Trois films, trois univers. Le public a pu découvrir les trois œuvres distinguées lors de cette édition. Ce sont Olivia (Animation), Jeunes Cœurs (Documentaire), Zogbeto (Fiction)
Ces films, portés par des récits authentiques et originaux, traduisent la vitalité du septième art africain et la diversité des voix qui l’animent.
La narration au cœur de l’apprentissage
Le jury, composé du Dr Djamel Eddine Elazizi, de Carolyn Eileen Carew et de Fatoumata Bintou Kande Senghor, a unanimement salué la force des narrations proposées. « Les courts métrages en tant que format sont un excellent moyen d’apprendre le métier de la narration », a souligné Carolyn Carew, rappelant que la brièveté du format n’enlève rien à sa puissance évocatrice.
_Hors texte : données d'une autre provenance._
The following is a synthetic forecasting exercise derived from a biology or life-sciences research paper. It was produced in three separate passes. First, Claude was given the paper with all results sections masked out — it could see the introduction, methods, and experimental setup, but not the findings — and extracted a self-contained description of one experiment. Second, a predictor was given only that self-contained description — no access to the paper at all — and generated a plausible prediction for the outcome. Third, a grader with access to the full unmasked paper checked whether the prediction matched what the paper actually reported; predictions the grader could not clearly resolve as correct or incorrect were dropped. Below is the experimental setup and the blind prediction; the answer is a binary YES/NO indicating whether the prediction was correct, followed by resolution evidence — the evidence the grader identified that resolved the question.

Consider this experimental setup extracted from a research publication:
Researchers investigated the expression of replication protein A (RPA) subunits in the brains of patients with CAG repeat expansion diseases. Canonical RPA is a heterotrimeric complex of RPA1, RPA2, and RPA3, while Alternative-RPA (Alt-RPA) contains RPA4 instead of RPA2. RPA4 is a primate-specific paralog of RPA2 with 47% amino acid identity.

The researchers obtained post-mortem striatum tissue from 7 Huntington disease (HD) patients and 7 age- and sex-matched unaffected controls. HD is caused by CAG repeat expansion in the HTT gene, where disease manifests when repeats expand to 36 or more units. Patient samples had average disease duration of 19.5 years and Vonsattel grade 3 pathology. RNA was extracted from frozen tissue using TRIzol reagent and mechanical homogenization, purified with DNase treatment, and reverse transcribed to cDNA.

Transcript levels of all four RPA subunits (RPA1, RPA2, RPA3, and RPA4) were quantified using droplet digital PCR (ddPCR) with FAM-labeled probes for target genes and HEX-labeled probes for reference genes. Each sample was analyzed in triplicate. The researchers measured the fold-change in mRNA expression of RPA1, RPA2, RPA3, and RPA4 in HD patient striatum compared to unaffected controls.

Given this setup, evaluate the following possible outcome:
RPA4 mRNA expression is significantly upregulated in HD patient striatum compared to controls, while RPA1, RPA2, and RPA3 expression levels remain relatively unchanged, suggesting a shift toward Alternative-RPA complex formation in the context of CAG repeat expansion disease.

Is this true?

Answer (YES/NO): NO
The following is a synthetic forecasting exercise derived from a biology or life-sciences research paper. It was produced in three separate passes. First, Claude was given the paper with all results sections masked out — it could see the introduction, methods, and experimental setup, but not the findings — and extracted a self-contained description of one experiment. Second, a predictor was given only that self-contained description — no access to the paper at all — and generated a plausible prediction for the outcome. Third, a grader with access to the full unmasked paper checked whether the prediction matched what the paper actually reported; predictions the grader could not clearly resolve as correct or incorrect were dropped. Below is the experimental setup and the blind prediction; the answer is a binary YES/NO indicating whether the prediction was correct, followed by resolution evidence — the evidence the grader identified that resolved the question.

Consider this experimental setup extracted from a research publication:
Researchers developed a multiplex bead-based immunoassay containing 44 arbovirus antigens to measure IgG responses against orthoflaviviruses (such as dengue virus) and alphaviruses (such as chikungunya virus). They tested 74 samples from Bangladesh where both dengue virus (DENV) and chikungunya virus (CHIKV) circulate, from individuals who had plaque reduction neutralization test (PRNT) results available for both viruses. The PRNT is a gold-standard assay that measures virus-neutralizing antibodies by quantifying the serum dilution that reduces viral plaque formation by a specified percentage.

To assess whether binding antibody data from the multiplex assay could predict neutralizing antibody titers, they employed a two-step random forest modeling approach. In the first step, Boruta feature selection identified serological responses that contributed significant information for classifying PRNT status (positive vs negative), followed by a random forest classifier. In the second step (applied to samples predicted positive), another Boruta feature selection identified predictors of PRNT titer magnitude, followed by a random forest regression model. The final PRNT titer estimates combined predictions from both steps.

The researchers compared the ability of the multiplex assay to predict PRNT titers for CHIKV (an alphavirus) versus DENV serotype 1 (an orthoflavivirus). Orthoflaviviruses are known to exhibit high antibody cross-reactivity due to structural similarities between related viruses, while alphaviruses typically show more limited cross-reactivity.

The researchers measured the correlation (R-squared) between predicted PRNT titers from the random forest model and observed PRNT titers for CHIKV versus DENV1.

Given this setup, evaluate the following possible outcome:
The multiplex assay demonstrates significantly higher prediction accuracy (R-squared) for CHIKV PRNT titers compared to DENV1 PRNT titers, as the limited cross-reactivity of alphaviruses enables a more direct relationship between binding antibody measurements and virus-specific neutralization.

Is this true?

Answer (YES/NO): YES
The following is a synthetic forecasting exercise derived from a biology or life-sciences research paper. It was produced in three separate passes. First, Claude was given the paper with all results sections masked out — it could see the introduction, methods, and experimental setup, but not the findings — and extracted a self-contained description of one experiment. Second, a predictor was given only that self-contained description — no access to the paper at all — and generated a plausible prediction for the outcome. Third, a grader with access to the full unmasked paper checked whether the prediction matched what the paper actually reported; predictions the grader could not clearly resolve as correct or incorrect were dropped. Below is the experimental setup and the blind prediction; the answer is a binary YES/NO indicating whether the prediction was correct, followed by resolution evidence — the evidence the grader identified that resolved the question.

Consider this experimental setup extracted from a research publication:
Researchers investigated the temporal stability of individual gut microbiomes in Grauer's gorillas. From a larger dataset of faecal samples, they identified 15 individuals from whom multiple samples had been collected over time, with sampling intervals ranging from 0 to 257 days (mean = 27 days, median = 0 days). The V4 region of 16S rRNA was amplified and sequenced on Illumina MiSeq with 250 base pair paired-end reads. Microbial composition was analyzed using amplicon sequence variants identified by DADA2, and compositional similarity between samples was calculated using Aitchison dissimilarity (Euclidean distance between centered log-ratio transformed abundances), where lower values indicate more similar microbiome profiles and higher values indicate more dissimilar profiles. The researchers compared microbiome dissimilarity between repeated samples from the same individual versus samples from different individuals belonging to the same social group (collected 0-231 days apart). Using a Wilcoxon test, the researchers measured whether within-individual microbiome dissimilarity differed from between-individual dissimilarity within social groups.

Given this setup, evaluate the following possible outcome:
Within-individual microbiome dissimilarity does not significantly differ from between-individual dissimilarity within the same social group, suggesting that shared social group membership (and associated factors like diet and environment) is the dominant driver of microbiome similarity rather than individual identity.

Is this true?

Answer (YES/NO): NO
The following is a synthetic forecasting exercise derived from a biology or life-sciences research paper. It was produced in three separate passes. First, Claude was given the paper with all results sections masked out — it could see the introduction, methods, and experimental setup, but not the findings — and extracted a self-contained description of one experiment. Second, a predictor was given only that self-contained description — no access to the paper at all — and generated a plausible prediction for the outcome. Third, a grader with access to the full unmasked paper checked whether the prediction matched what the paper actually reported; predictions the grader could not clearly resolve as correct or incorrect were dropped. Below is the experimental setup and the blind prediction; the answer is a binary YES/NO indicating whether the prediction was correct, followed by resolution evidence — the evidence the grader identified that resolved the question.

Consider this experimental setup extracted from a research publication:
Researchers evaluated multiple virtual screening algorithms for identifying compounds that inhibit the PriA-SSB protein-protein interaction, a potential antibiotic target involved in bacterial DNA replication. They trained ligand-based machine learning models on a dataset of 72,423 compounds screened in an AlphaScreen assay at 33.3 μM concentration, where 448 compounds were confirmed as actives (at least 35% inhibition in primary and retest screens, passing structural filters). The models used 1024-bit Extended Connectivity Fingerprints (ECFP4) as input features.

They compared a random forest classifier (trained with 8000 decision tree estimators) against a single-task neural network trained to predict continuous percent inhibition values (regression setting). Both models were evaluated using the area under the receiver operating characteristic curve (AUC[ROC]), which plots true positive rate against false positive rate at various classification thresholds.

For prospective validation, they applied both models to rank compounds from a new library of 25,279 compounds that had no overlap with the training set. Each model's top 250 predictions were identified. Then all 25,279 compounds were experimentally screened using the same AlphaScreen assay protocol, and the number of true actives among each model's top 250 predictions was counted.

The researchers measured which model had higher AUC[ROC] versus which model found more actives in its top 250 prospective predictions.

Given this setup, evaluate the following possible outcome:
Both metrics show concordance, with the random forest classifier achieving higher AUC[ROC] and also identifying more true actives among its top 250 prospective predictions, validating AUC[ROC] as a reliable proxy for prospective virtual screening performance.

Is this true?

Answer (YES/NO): NO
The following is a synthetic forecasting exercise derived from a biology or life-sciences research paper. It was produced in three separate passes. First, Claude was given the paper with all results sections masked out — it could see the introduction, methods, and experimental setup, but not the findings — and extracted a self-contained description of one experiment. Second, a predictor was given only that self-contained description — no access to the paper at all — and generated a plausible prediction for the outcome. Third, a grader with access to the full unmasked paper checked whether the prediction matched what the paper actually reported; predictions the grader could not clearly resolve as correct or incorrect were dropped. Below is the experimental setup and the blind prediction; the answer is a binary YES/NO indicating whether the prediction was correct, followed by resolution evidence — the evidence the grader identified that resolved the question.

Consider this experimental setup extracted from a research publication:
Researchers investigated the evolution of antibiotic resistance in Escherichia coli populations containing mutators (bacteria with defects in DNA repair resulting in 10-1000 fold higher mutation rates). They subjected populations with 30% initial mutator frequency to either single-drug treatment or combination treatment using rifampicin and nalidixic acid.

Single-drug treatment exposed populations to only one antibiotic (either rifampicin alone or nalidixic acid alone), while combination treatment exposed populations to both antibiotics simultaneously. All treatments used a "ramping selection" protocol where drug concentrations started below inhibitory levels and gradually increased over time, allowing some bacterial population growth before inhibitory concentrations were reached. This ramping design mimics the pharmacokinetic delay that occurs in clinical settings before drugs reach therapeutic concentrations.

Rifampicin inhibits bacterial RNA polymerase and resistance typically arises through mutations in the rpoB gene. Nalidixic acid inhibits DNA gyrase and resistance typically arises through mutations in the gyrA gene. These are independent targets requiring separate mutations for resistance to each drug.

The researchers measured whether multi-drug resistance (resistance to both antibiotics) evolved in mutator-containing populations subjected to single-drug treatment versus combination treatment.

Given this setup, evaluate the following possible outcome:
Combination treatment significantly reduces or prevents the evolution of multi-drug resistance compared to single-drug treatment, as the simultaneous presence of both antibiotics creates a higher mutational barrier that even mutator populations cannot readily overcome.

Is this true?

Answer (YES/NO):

Au-delà de la compétition, la projection des films a célébré la persévérance, l’audace et la richesse culturelle des jeunes cinéastes africains. Elle illustre également le rôle stratégique du court-métrage comme levier de formation, de visibilité et d’innovation dans la construction de l’économie créative africaine.
En consacrant ces nouvelles voix, le Prix CANEX Shorts confirme qu’un nouveau chapitre du cinéma africain s’écrit, porté par une génération qui conjugue passion, professionnalisme et ambition continentale.